[AIM OF THE EXERCISE]
Scan the listing below for the word "продукта" and copy every line that has it.

------ EXTRACTED ENTRIES ------

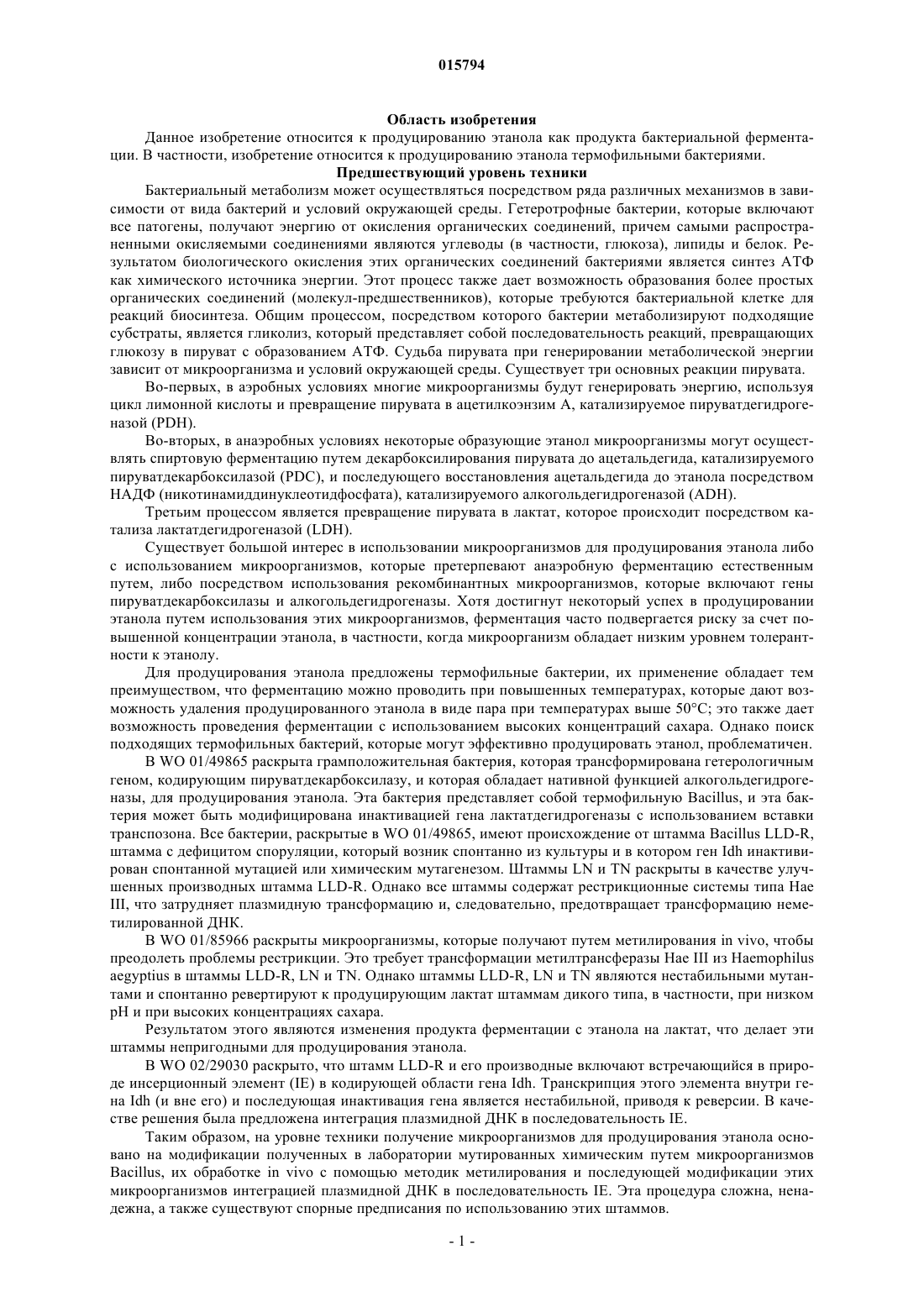 015794

Область изобретения

Данное изобретение относится к продуцированию этанола как продукта бактериальной ферментации. В частности, изобретение относится к продуцированию этанола термофильными бактериями.

Предшествующий уровень техники

Бактериальный метаболизм может осуществляться посредством ряда различных механизмов в зависимости от вида бактерий и условий окружающей среды. Гетеротрофные бактерии, которые включают все патогены, получают энергию от окисления органических соединений, причем самыми распространенными окисляемыми соединениями являются углеводы (в частности, глюкоза), липиды и белок. Результатом биологического окисления этих органических соединений бактериями является синтез АТФ как химического источника энергии. Этот процесс также дает возможность образования более простых органических соединений (молекул-предшественников), которые требуются бактериальной клетке для реакций биосинтеза. Общим процессом, посредством которого бактерии метаболизируют подходящие субстраты, является гликолиз, который представляет собой последовательность реакций, превращающих глюкозу в пируват с образованием АТФ. Судьба пирувата при генерировании метаболической энергии зависит от микроорганизма и условий окружающей среды. Существует три основных реакции пирувата.

Во-первых, в аэробных условиях многие микроорганизмы будут генерировать энергию, используя цикл лимонной кислоты и превращение пирувата в ацетилкоэнзим А, катализируемое пируватдегидрогеназой (PDH).

Во-вторых, в анаэробных условиях некоторые образующие этанол микроорганизмы могут осуществлять спиртовую ферментацию путем декарбоксилирования пирувата до ацетальдегида, катализируемого пируватдекарбоксилазой (PDC), и последующего восстановления ацетальдегида до этанола посредством НАДФ (никотинамиддинуклеотидфосфата), катализируемого алкогольдегидрогеназой (ADH).

Третьим процессом является превращение пирувата в лактат, которое происходит посредством катализа лактатдегидрогеназой (LDH).

Существует большой интерес в использовании микроорганизмов для продуцирования этанола либо с использованием микроорганизмов, которые претерпевают анаэробную ферментацию естественным путем, либо посредством использования рекомбинантных микроорганизмов, которые включают гены пируватдекарбоксилазы и алкогольдегидрогеназы. Хотя достигнут некоторый успех в продуцировании этанола путем использования этих микроорганизмов, ферментация часто подвергается риску за счет повышенной концентрации этанола, в частности, когда микроорганизм обладает низким уровнем толерантности к этанолу.

Для продуцирования этанола предложены термофильные бактерии, их применение обладает тем преимуществом, что ферментацию можно проводить при повышенных температурах, которые дают возможность удаления продуцированного этанола в виде пара при температурах выше 50°C; это также дает возможность проведения ферментации с использованием высоких концентраций сахара. Однако поиск подходящих термофильных бактерий, которые могут эффективно продуцировать этанол, проблематичен.

В WO 01/49865 раскрыта грамположительная бактерия, которая трансформирована гетерологичным геном, кодирующим пируватдекарбоксилазу, и которая обладает нативной функцией алкогольдегидрогеназы, для продуцирования этанола. Эта бактерия представляет собой термофильную Bacillus, и эта бактерия может быть модифицирована инактивацией гена лактатдегидрогеназы с использованием вставки транспозона. Все бактерии, раскрытые в WO 01/49865, имеют происхождение от штамма Bacillus LLD-R, штамма с дефицитом споруляции, который возник спонтанно из культуры и в котором ген Idh инактивирован спонтанной мутацией или химическим мутагенезом. Штаммы LN и TN раскрыты в качестве улучшенных производных штамма LLD-R. Однако все штаммы содержат рестрикционные системы типа Hae III, что затрудняет плазмидную трансформацию и, следовательно, предотвращает трансформацию неметилированной ДНК.

В WO 01/85966 раскрыты микроорганизмы, которые получают путем метилирования in vivo, чтобы преодолеть проблемы рестрикции. Это требует трансформации метилтрансферазы Hae III из Haemophilus aegyptius в штаммы LLD-R, LN и TN. Однако штаммы LLD-R, LN и TN являются нестабильными мутантами и спонтанно ревертируют к продуцирующим лактат штаммам дикого типа, в частности, при низком pH и при высоких концентрациях сахара.

Результатом этого являются изменения продукта ферментации с этанола на лактат, что делает эти штаммы непригодными для продуцирования этанола.

В WO 02/29030 раскрыто, что штамм LLD-R и его производные включают встречающийся в природе инсерционный элемент (IE) в кодирующей области гена Idh. Транскрипция этого элемента внутри гена Idh (и вне его) и последующая инактивация гена является нестабильной, приводя к реверсии. В качестве решения была предложена интеграция плазмидной ДНК в последовательность IE.

Таким образом, на уровне техники получение микроорганизмов для продуцирования этанола основано на модификации полученных в лаборатории мутированных химическим путем микроорганизмов Bacillus, их обработке in vivo с помощью методик метилирования и последующей модификации этих микроорганизмов интеграцией плазмидной ДНК в последовательность IE. Эта процедура сложна, ненадежна, а также существуют спорные предписания по использованию этих штаммов.

- 1 -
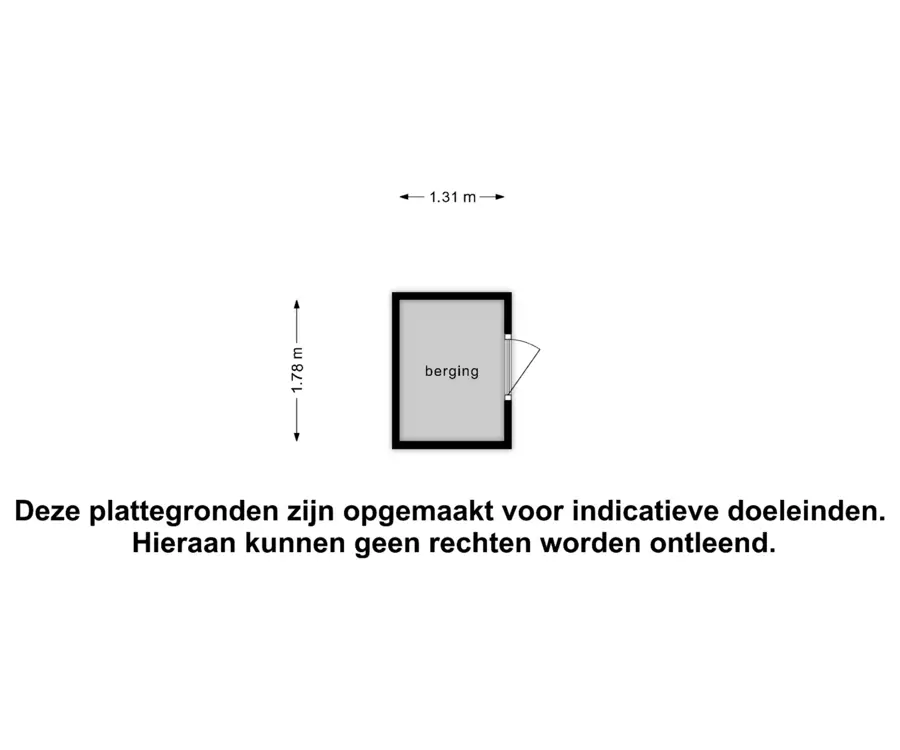 1.31 m

1.78 m

berging

Deze plattegronden zijn opgemaakt voor indicatieve doeleinden.
Hieraan kunnen geen rechten worden ontleend.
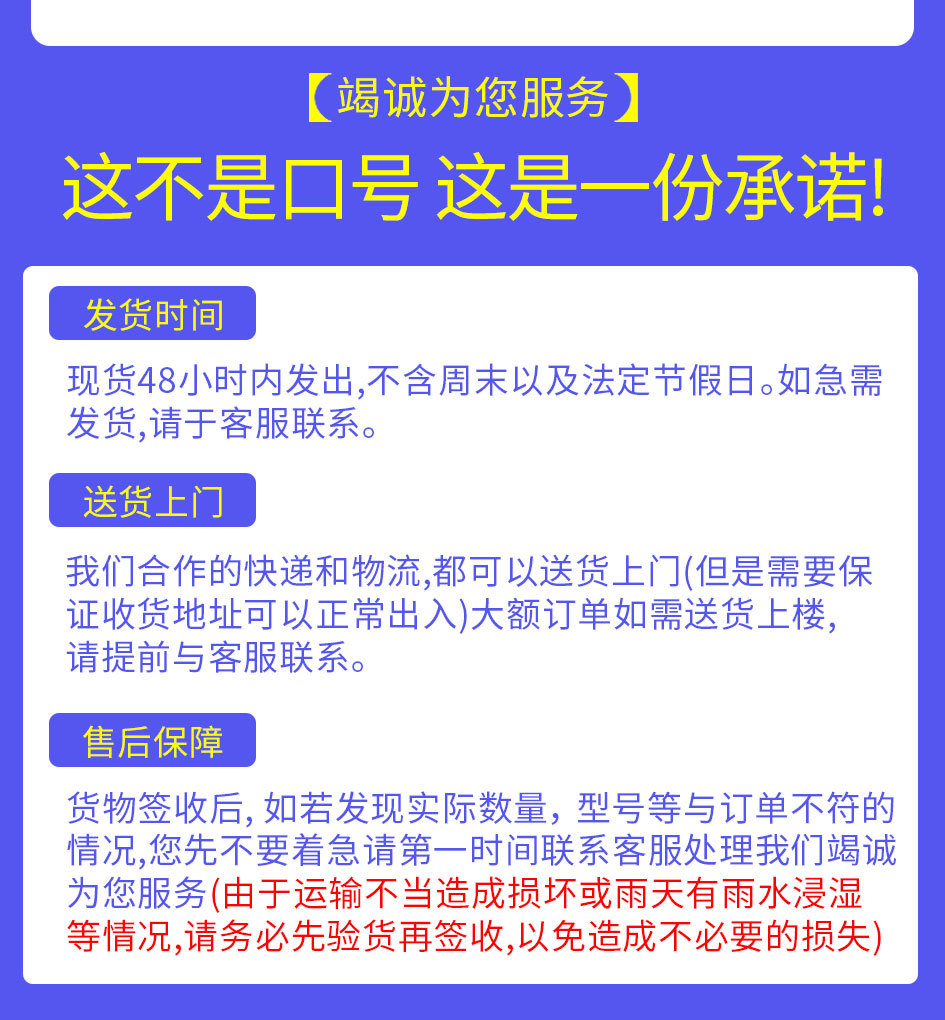 【竭诚为您服务】

这不是口号 这是一份承诺!

发货时间

现货48小时内发出,不含周末以及法定节假日。如急需发货,请于客服联系。

送货上门

我们合作的快递和物流,都可以送货上门(但是需要保证收货地址可以正常出入)大额订单如需送货上楼,请提前与客服联系。

售后保障

货物签收后,如若发现实际数量,型号等与订单不符的情况,您先不要着急请第一时间联系客服处理我们竭诚为您服务(由于运输不当造成损坏或雨天有雨水浸湿等情况,请务必先验货再签收,以免造成不必要的损失)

------

[EXERCISE ANSWER]
Данное изобретение относится к продуцированию этанола как продукта бактериальной ферментации. В частности, изобретение относится к продуцированию этанола термофильными бактериями.
Результатом этого являются изменения продукта ферментации с этанола на лактат, что делает эти штаммы непригодными для продуцирования этанола.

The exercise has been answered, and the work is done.